The study, published in the Bulletin of the World Health Organisation (WHO), looked at the food energy supply and obesity rates in 69 countries and found that, in most countries, the food supply had increased so substantially over the past four decades that this alone could explain the huge rise in people’s weight.
“Oversupply of available calories is a likely driver of overconsumption of those calories and can explain the weight gain,” said lead author Stefanie Vandevijvere from the University of Auckland, New Zealand.
Increasing urbanisation, car dependence and sedentary occupations contributed to the obesity epidemic, she added.
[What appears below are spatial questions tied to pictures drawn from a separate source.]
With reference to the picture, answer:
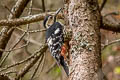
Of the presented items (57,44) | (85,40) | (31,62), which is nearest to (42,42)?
(31,62)

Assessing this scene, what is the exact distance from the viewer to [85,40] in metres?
3.12

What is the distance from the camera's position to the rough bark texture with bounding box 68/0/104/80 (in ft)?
9.78

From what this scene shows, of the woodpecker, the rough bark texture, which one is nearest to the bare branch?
the woodpecker

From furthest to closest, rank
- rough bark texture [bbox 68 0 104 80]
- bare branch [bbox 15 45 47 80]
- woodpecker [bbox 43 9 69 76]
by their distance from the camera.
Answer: bare branch [bbox 15 45 47 80], woodpecker [bbox 43 9 69 76], rough bark texture [bbox 68 0 104 80]

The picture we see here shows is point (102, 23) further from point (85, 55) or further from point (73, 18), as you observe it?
point (85, 55)

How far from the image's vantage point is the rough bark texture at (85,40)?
9.78 feet

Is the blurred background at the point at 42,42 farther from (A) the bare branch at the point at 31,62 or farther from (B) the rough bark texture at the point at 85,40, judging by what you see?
(B) the rough bark texture at the point at 85,40

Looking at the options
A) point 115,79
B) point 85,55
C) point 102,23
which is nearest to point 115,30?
point 102,23

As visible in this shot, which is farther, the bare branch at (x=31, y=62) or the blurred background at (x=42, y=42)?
the blurred background at (x=42, y=42)

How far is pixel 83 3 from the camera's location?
10.7 feet

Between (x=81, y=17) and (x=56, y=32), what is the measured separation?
2.46 ft

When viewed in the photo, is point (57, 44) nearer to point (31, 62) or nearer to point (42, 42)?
point (31, 62)

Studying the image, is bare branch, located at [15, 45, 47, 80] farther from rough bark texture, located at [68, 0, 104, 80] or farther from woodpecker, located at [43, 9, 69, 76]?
Result: rough bark texture, located at [68, 0, 104, 80]

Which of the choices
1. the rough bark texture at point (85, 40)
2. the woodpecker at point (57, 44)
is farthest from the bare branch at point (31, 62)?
the rough bark texture at point (85, 40)
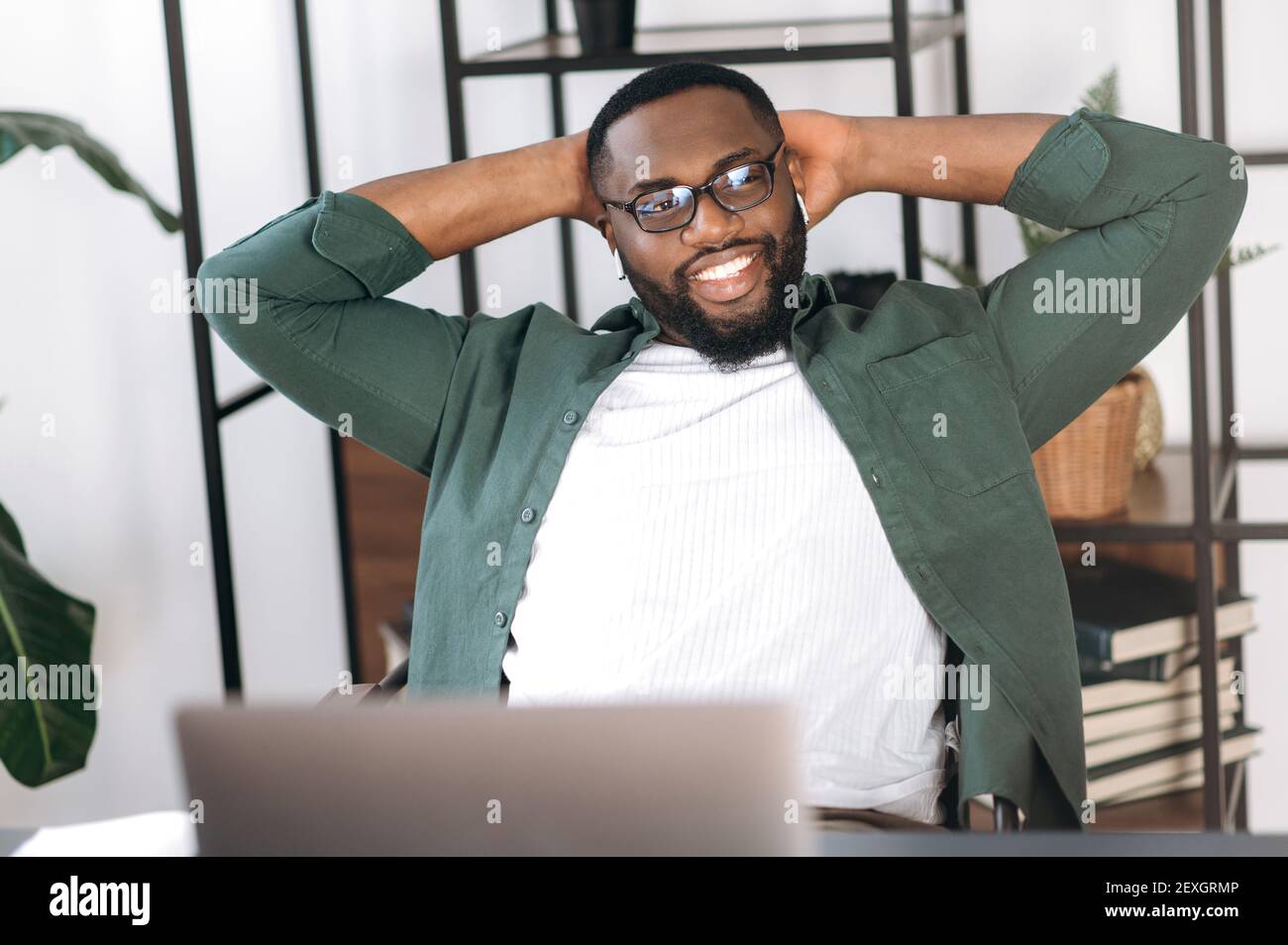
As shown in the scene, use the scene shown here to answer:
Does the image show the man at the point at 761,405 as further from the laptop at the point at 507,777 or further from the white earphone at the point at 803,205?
the laptop at the point at 507,777

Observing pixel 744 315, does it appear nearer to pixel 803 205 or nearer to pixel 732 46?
pixel 803 205

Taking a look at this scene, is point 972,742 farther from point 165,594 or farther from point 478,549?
point 165,594

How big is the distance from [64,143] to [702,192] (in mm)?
891

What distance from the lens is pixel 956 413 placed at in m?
1.53

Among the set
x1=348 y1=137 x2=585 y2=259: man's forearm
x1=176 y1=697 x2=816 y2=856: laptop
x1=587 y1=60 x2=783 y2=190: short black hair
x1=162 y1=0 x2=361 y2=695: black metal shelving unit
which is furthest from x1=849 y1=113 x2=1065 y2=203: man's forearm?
x1=176 y1=697 x2=816 y2=856: laptop

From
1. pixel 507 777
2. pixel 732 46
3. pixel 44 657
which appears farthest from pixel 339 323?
pixel 507 777

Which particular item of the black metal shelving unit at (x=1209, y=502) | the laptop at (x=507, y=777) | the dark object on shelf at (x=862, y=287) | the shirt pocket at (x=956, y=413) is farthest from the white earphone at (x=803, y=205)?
the laptop at (x=507, y=777)

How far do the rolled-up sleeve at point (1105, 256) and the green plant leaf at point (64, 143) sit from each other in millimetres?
1153

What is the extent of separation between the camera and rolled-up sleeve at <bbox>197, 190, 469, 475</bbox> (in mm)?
1599

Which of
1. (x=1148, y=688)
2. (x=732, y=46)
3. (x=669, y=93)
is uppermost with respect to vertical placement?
(x=732, y=46)

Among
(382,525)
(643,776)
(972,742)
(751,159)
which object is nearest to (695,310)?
(751,159)

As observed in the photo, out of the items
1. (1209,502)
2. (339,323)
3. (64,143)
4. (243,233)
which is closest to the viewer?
(339,323)
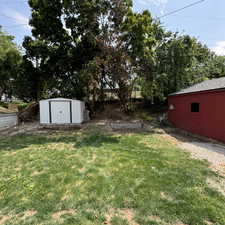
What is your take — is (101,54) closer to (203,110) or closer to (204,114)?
(203,110)

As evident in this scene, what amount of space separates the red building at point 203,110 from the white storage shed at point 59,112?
19.6 feet

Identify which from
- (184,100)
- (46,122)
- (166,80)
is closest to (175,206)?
(184,100)

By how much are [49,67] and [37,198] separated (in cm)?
1114

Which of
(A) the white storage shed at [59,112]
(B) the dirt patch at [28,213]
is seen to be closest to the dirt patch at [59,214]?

There has been an increasing trend in obesity over the past few decades in South Africans, said Dr Celeste Naudé, a senior researcher and dietitian at Stellenbosch University’s Centre for Evidence-based Health Care.
“Overweight and obesity now affects a greater proportion of the population than under-nutrition,” she said.
South Africans’ food energy increase rose by 397 kilojoules per person a day (equal to one extra candy bar a day) between 1998 and 2003, according to Vandevijvere’s study. “Much of the increase in available kilojoules over the decades has come from ultra-processed food products, which are highly palatable, relatively inexpensive and widely advertised,” said Vandevijvere.
According to Naudé, there has been an increase in the sales of almost all categories of packaged food in South Africa, including snack bars, ready meals and noodles, as well as street food and fast food.
“Per capita intake of sugar-sweetened beverages is increasing. Compared with a worldwide average of 89 Coca-Cola products per person a year, in 2010 South Africans consumed 254 Coca-Cola products a year,” said Naudé.